-- start INPUT --
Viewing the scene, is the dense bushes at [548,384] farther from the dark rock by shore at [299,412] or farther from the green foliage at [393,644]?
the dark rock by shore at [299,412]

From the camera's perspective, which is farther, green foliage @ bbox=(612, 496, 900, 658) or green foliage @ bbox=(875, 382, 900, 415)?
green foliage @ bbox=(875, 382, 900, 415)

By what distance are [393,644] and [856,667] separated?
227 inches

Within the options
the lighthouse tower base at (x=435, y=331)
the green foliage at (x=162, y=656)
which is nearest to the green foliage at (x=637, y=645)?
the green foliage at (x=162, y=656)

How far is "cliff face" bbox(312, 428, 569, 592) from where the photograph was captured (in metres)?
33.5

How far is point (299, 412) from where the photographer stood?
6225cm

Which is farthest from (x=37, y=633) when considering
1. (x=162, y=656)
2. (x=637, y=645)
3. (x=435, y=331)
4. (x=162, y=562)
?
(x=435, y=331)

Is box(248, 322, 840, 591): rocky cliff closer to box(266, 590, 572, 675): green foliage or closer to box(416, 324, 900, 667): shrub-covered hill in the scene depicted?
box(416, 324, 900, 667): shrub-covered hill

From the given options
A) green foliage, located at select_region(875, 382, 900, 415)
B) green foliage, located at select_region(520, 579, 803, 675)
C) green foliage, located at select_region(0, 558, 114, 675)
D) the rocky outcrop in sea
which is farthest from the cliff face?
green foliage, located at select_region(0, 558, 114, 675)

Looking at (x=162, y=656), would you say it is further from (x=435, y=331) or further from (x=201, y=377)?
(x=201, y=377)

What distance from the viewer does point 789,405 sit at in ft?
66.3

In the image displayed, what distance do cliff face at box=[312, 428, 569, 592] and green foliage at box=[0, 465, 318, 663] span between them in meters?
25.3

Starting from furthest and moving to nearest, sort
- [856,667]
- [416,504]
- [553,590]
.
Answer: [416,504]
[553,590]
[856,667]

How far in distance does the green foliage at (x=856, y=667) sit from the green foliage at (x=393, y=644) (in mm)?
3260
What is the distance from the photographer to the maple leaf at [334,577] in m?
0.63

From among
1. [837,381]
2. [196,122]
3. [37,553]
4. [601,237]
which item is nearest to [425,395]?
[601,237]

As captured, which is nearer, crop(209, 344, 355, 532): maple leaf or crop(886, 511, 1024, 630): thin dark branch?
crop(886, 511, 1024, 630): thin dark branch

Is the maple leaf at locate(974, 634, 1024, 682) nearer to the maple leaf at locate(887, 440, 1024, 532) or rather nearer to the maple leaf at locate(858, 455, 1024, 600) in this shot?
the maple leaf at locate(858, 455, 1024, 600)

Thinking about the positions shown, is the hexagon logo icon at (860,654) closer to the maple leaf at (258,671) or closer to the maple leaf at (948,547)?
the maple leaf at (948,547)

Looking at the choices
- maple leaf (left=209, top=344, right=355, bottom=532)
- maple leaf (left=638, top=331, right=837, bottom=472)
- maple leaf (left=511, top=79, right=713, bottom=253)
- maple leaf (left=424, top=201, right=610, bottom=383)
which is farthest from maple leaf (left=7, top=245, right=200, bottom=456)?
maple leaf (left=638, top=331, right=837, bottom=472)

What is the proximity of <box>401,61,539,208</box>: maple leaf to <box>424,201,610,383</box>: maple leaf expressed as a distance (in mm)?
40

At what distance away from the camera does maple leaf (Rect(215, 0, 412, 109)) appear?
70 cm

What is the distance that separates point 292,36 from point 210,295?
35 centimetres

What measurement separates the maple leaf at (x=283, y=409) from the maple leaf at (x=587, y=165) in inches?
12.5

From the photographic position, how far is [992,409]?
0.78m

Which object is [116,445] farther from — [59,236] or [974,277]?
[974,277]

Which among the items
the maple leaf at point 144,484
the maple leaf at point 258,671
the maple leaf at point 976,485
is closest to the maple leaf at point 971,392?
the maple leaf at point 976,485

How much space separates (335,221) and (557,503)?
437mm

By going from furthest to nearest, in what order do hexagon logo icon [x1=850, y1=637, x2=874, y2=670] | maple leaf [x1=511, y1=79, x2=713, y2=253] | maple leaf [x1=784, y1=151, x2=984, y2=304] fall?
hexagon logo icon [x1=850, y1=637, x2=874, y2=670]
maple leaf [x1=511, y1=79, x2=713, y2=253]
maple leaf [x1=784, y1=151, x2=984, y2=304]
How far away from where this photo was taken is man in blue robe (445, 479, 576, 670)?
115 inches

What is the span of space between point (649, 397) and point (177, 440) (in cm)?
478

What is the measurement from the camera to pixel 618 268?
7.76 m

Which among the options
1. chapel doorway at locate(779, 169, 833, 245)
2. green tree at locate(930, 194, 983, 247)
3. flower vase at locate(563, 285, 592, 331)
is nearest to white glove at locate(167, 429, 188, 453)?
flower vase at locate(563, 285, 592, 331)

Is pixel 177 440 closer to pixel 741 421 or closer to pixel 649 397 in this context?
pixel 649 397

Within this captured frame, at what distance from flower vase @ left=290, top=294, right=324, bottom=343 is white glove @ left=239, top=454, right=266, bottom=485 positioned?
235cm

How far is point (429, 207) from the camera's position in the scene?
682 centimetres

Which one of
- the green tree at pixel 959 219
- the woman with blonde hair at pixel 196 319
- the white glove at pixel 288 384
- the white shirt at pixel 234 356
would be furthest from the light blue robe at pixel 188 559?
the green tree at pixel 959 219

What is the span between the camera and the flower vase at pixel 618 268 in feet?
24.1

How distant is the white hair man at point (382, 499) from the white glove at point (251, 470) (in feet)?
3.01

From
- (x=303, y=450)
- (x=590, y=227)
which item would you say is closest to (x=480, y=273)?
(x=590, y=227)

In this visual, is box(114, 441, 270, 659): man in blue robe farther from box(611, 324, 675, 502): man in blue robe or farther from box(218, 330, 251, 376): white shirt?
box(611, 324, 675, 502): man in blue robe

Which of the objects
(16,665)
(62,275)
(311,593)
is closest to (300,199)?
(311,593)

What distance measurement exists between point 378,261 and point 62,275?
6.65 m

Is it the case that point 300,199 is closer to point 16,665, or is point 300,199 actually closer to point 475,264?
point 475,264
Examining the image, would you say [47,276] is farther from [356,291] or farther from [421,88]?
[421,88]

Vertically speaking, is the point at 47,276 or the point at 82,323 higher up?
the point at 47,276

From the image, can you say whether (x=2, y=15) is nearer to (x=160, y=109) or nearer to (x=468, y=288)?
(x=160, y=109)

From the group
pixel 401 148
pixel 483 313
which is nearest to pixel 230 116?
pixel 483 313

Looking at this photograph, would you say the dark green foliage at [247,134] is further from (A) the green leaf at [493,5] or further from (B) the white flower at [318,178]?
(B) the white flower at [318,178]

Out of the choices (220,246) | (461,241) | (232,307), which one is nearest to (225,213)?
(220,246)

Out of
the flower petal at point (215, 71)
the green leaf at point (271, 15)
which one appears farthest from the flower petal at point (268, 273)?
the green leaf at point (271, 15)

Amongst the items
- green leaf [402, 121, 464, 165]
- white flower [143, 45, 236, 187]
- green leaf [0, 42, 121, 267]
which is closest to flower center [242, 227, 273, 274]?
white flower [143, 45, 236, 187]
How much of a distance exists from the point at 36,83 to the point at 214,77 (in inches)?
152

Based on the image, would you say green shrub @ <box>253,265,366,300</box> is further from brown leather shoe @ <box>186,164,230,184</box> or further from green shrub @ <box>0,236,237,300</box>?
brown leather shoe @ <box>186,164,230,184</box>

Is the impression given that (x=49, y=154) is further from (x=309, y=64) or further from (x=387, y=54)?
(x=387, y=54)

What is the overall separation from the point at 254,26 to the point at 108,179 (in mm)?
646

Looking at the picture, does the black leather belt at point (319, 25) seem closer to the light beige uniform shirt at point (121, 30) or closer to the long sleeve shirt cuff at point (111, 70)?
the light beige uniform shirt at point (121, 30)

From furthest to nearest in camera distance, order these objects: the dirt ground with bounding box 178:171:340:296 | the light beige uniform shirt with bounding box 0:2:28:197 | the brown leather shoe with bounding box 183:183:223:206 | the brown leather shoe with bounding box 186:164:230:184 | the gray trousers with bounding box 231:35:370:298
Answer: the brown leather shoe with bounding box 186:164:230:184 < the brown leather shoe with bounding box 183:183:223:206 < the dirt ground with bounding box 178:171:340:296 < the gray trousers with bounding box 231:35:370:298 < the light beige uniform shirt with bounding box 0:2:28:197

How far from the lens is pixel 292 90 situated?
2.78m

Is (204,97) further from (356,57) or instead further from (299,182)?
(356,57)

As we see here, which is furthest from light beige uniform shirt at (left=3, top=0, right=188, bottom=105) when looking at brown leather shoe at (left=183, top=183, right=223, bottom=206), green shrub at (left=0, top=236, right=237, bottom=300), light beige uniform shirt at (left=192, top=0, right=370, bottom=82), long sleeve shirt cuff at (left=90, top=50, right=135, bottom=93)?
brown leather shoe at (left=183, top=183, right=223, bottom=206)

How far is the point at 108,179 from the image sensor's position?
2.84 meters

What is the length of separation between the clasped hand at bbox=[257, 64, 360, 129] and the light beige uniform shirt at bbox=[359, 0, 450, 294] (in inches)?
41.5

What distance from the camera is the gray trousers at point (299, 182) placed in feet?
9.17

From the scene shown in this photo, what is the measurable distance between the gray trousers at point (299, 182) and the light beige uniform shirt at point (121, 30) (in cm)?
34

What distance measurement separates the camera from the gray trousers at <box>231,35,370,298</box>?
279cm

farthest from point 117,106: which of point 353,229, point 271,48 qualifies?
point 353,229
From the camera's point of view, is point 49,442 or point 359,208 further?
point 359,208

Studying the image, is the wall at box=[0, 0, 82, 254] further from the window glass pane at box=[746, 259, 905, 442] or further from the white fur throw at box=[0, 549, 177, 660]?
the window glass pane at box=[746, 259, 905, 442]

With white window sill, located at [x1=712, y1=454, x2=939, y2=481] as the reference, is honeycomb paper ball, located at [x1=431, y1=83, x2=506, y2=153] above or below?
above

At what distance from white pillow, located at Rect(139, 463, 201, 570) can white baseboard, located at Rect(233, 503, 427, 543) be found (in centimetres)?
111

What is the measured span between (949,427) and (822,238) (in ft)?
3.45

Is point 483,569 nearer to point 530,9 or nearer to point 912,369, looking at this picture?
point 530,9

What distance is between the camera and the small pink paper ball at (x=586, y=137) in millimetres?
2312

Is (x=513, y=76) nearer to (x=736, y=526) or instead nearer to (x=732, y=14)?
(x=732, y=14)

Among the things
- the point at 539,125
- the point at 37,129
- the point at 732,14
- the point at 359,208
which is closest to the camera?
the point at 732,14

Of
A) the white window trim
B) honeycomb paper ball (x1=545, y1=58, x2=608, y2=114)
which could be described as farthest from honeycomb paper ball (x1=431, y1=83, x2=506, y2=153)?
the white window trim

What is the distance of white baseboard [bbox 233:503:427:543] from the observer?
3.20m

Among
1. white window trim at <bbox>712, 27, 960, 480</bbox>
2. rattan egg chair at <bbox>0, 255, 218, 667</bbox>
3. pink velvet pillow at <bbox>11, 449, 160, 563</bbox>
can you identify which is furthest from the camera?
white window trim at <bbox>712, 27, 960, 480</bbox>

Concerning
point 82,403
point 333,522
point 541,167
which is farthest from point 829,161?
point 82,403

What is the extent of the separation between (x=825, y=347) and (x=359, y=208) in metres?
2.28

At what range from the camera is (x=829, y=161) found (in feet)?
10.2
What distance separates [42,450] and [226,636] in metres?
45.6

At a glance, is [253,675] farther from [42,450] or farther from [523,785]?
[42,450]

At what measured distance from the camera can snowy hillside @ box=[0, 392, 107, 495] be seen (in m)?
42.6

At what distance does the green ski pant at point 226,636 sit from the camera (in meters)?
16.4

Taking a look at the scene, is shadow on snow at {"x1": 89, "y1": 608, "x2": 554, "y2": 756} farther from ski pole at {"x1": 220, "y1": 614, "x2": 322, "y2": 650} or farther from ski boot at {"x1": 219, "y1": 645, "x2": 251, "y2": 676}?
-- end INPUT --
DIRECTION: Each line from the one with "At what range" through the last line of the records must be written out word for word. Include nothing else.

WRITTEN REPLY:
At what range from the camera is (x=829, y=161) found (in feet)?
10.2
What distance separates [42,450] and [226,636] in metres?
45.6

At a glance, is [253,675] farther from [42,450] or farther from [523,785]?
[42,450]

At what measured distance from the camera can snowy hillside @ box=[0, 392, 107, 495] be seen (in m)?
42.6

At what distance does the green ski pant at point 226,636 sit from the camera (in meters)?
16.4

Taking a look at the scene, is shadow on snow at {"x1": 89, "y1": 608, "x2": 554, "y2": 756} farther from ski pole at {"x1": 220, "y1": 614, "x2": 322, "y2": 650} or farther from ski boot at {"x1": 219, "y1": 645, "x2": 251, "y2": 676}?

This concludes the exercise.